Corked lightning: Crooked or branched channels in a
lightning stroke. Observers might see these ominous-looking
bolts shoot from the cloud to the ground, from one cloud
to another, or out of the top or sides of a storm. Cloud-to-cloud
lightning is the most common, while only about 20 percent
of all discharges are cloud-to-ground. Less common are
bolts that shoot from cloud-to-air. Occasionally these
strike up to 10 miles away from a thunderstorm. If the
sky overhead is clear when the renegade lightning strikes,
these "bolts from the blue" will seem to appear
out of nowhere.
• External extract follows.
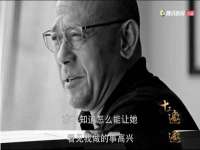 南通腾泰金属材料有限公司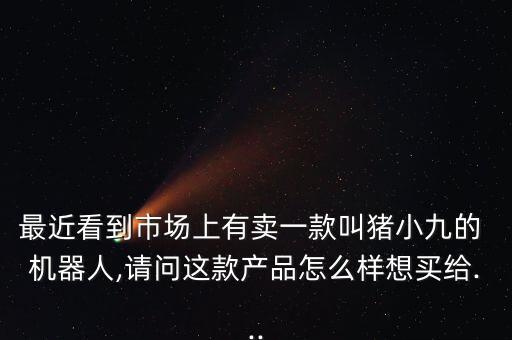 智能機(jī)器人 孩子玩的,給孩子買智能機(jī)器人好不好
Sheet lightning: Stroke appears within a
cloud or is obscured by nearby clouds. Flashes of
lightning can illuminate entire clouds, making them
visible from miles away. With sheet lightning, the
observer is near enough to hear the thunder. Those
farther away might report "heat lightning."
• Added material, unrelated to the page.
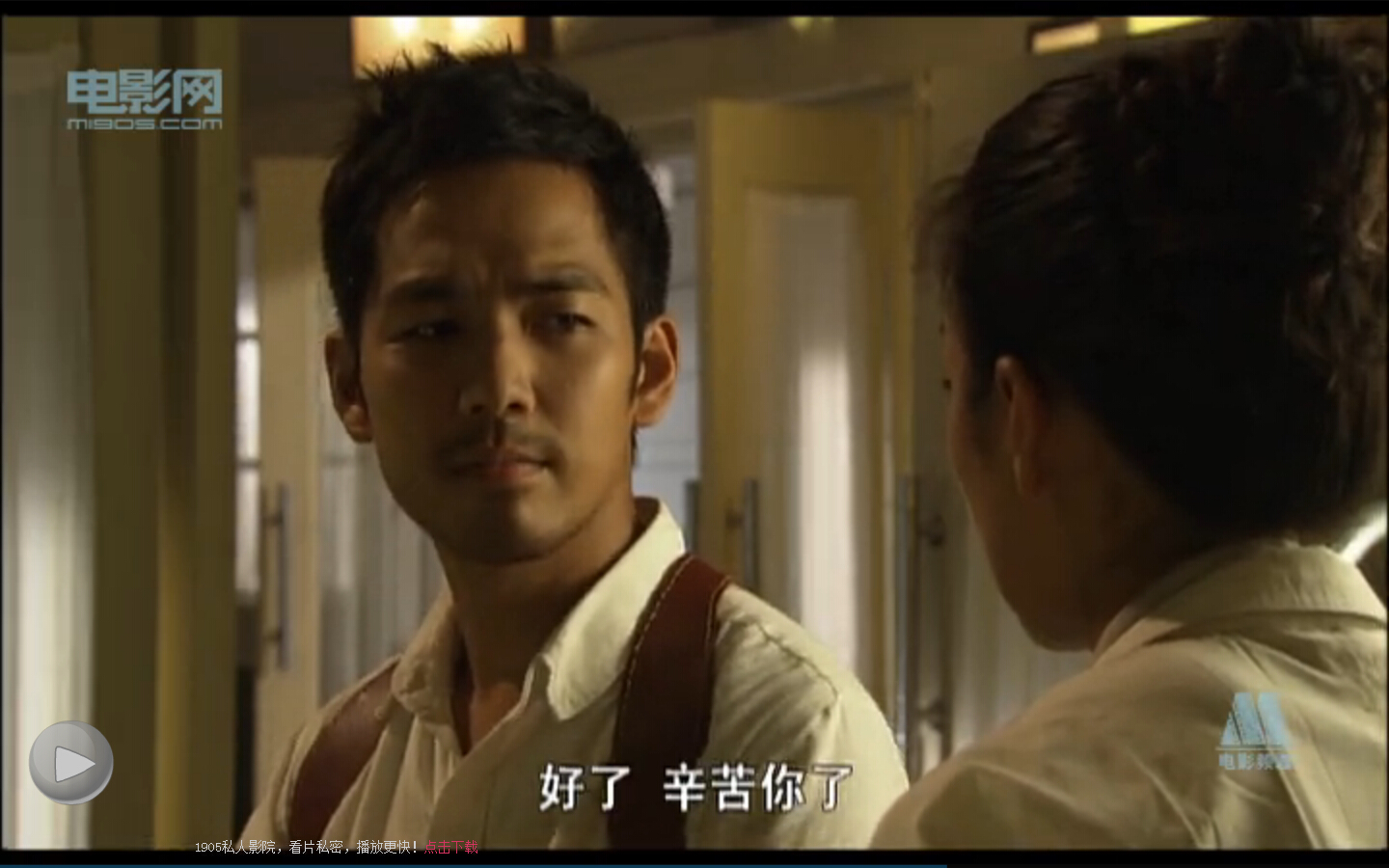 火线追凶之突然死亡剧照的剧照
Heat lightning: Flashes too far away for observer to hear
the thunder. Like sheet lightning, these flashes are
created by lightning bolts, but are in thunderstorms more
than 10 miles away. Trees, buildings and urban noise can
cut this distance to less than five miles. It's called
heat lightning because it is seen more frequently on hot
summer nights when the sky overhead is clear. Often, air
molecules and dust particles in the atmosphere refract
the light coming from distant lightning, making the bolts
or flashes appear orange.
Ball lightning: Extremely rare, nearly phantom, luminous
spheres. Less than three feet wide, these glowing balls
have been seen coming from some of the more violent
thunderstorms, which contain lots of lightning. In nearly
all reported cases, the observers saw another form of
lightning flash before seeing ball lightning. Lasting
from several seconds to several minutes, the spheres can
simply vanish after traveling slowly toward the ground.
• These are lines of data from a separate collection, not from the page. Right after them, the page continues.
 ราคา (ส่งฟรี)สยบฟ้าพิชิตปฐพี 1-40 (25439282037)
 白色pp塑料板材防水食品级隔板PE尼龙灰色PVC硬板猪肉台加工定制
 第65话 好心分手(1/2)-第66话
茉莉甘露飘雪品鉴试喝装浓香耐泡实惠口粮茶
Usually no damage is left behind by ball lightning, but
at times they have traveled through windows and screens,
leaving behind burn marks. Reports of ball lightning have
come from passengers on planes as well as from poeple in
their homes or on ships. Still, some scientists don't
believe ball lightning exists.
St. Elmo's Fire: Luminous greenish or bluish glow above
pointed objects on the ground. Named for the patron saint
of sailors, St. Elmo's Fire is created by the soft glow
of an electric field generated by a continuous flow of
tiny sparks. The tiny sparks are postive charge reaching
skyward in response to a growing area of negative charge
in the clouds or air above.Instead of generating a
lightning strike, the corona discharge, as it's called,
flees objects such the masts of ships, power poles,
antennas, and the wings of aircraft, causing the glow. If
a thunderstorm is nearby, St. Elmo's Fire might precede a
lightning strike close.
High-altitude lightning: Recently-discovered colored
flashes of light high above thunderstorms. Playful names
such as "red sprites," "blue jets,"
and "green elves" have been given to these
distincly different forms of lightning. They shoot up
from the tops of thunderstorms about the same moment
lightning discharges within the storm cloud. Occurring in
the middle of the atmosphere, red sprites look like the
stems of carrots, while blue jets are small streaks of
light with flared ends like the horn of trumpet. Green
elves are nearly-invisible, glowing, jellyfish-shaped
amoebas that spread across the upper atmosphere.